The Mudcat Café TM
Thread #78407 Message #1411002
Posted By: Stilly River Sage
15-Feb-05 - 05:21 PM
Thread Name: BS: Fire Ward Churchill
Subject: RE: BS: Fire Ward Churchill
This remark was posted on one of my scholarly lists by a professor I've worked with in the past and whose opinion I respect. I've set up the links that were scattered through an email he posted.
Busby: This discussion of Ward Churchill raises series issues of academic
freedom on one side and on issues of identity, scholarship, and
plagiarism on the other. The charges of plagiarism and
misrepresentation of sources are the most serious ones. The Western
History list has had a number of messages about it. This one provides
some other important links:
From: Larry xxxxxx
Date: 2/12/2005 9:31:58 AM
Subject: Re: Ward Churchill redux
Of course academic freedom and tenure should protect Ward Churchill,
and of course in the present political climate they will not. But
even as a free speech absolutist, I have trouble summoning any
sympathy.
Ward Churchill has gotten tremendous mileage out of a career that
combines polemics, invective, and a Joseph Ellis level of
self-invention. He is a wonderfully entertaining writer, but his
actual scholarship has been slight. If the new accusations of
research fraud
and plagiarism prove true, and if it comes out that he has only been
pretending to be Indian for all these years, the CU regents will seize
on these items to fire him. And quite rightly so.
Ward Churchill has spent two decades sowing the wind. Now he reaps
the whirlwind. Roosting chickens indeed.
Link on research fraud:
Assessing Ward Churchill's Version of the 1837 Smallpox Epidemic
http://hal.lamar.edu/~browntf/Churchill1.htm
American Indian Movement (AIM--and I'll note that this group is really famous for it's infighting)

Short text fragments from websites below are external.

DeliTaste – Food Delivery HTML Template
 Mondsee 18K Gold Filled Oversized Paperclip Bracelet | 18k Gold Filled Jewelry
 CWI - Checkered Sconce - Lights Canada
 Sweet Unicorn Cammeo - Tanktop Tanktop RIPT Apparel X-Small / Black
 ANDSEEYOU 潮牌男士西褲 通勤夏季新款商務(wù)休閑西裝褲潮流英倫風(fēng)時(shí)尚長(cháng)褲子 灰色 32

http://www.aimovement.org/moipr/churchill05.html
Another friend sent two sources regarding Churchill's identity:
Prof's Indian Roots Disputed
http://www.rockymountainnews.com/drmn/local/article/0,1299,DRMN_15_3519179,00.html
Reporter's Notebook: Controversial CU professor stretches truth
http://www.billingsgazette.com/index.php?display=rednews/2005/02/06/build/nation/67-reporters-notebook.inc
These links are provided by people who are more active in the field than I've been for a while, so it's looking like Churchill's chicken is cooked, but from the academic end of things and not from the tribal end of things. Plagiarism will knock an academic down faster than just about anything else in academia.